[R-sig-Geo] Is a simple feature -friendly version of spdep being developed?

Tue May 16 10:25:04 CEST 2017

On Tue, 16 May 2017, Tiernan Martin wrote:

>> Should the weights be
>> squirreled away inside the object flowing down the pipe?
>
> I'd propose that the that functions be written in such a way that the
> neighbors, weights, and test results can be stored in list cols within the
> data.frame.
>
> This way multiple tests (and their inputs) can be stored in a single,
> easily comprehensible, rectangular data object.
>
> Here's some more pretend code to illustrate that concept with regard to sf:
>
>  nc %>%
>    group_by(NAME) %>%
>    nest %>%
>    mutate(
>           geometry = map(.x = data, ~.x[['geometry']]),
>           neighbors = map(.x = data, .f = my_nb), # creates a list col of
> the neighbors
>           weights = map(.x = data, .f = add_weights), # creates a weights
> object (class=wt, is this a sparse matrix in spdep?)
>           test_moran = map2(.x = data, .y =  weights, .f = my_moran), #
> creates list of Moran's I and sample kurtosis of x
>           test_geary = map2(.x = data, .y = weights, .f = my_geary) #
> creates list of Geary's C and sample kurtosis of x
>               )
>
> #> # A tibble: 100 x 7
> #>           NAME              data         geometry  neighbors  weights
> test_moran test_geary
> #>        <fctr>            <list>           <list>     <list>   <list>
> <list>     <list>
> #>  1        Ashe <tibble [1 x 14]> <simple_feature> <list [2]> <S3: wt>
> <list [2]> <list [2]>
> #>  2   Alleghany <tibble [1 x 14]> <simple_feature> <list [5]> <S3: wt>
> <list [2]> <list [2]>
> #>  3       Surry <tibble [1 x 14]> <simple_feature> <list [4]> <S3: wt>
> <list [2]> <list [2]>
> #>  4   Currituck <tibble [1 x 14]> <simple_feature> <list [2]> <S3: wt>
> <list [2]> <list [2]>
> #>  5 Northampton <tibble [1 x 14]> <simple_feature> <list [3]> <S3: wt>
> <list [2]> <list [2]>
> #>  6    Hertford <tibble [1 x 14]> <simple_feature> <list [6]> <S3: wt>
> <list [2]> <list [2]>
> #>  7      Camden <tibble [1 x 14]> <simple_feature> <list [5]> <S3: wt>
> <list [2]> <list [2]>
> #>  8       Gates <tibble [1 x 14]> <simple_feature> <list [2]> <S3: wt>
> <list [2]> <list [2]>
> #>  9      Warren <tibble [1 x 14]> <simple_feature> <list [5]> <S3: wt>
> <list [2]> <list [2]>
> #> 10      Stokes <tibble [1 x 14]> <simple_feature> <list [2]> <S3: wt>
> <list [2]> <list [2]>
> #> # ... with 90 more rows
>
> Examples of this nested data.frame / list col approach can be found here:
> http://r4ds.had.co.nz/many-models.html#nested-data

Thanks, interesting but really scary. You get numeric output for local 
Moran's I and local Geary, but what will happen next?

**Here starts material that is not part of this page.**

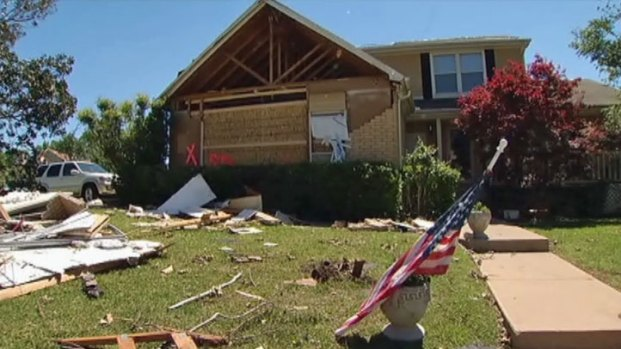 [DFW] Arlington Residents See Damage First Hand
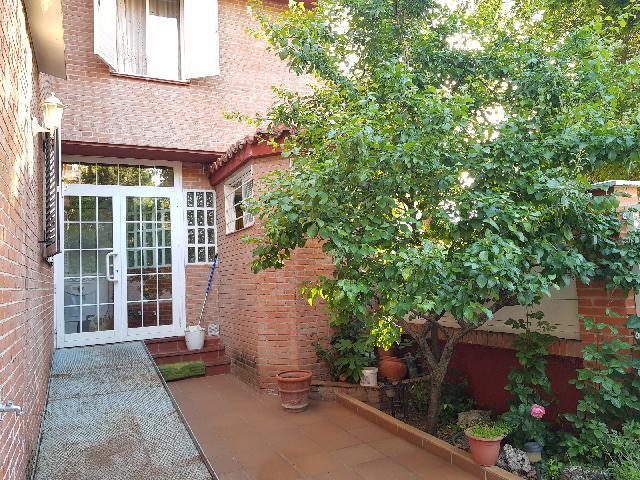 Imagen 1 Inmueble 239375 - Casa Adosada en venta en Guadalajara / Cerca calle Méjico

All of these tests assume a correctly specified mean model. Without this 
assumption being met (absence of trends, absence of global spatial 
autocorrelation in the local test case, absence of missing right-hand-side 
variables and absence of incorrect functional forms for these, ...), a map 
pretending to invite "inference" of "hotspots" etc. - collections of 
observations with similar values of the local statistic, will most often 
be highly misleading. This isn't only about whether it is possible to do 
technically, but also about not making it simpler than reason would 
suggest. With a correct mean model, there may not be any (local) spatial 
autocorrelation left. See ?localmoran.sad and ?localmoran.exact, and their 
references, and McMillen (2003) (the McSpatial author). I won't even 
mention the need to adjust p.values for multiple comparisons ...

>
>> Extending this to adding weights to sf objects may be going too far. It
>> seems slightly forced to - say - attach a sparse matrix to an sf geometry
>> column as an attribute, or to add a neighbour nested list column when
>> writing subsetting protection is very far from obvious. Like time series
>> data (not time stamped observations, but real ordered time series),
>> spatial data have implicit order that is tidy in a different way than tidy
>> (graph dependencies between observation rows). Maybe mapped features with
>> attached attribute data are "tidier" than a table, because they would
>> preserve their relative positions?
>
> This seems like the crux of the problem. Are you saying that the orthogonal
> "tidyness" of the tidyverse is fundamentally different from the underlying
> relationships of spatial data, and therefore there's a limit to the
> usefulness of tidyverse approach to spatial analysis?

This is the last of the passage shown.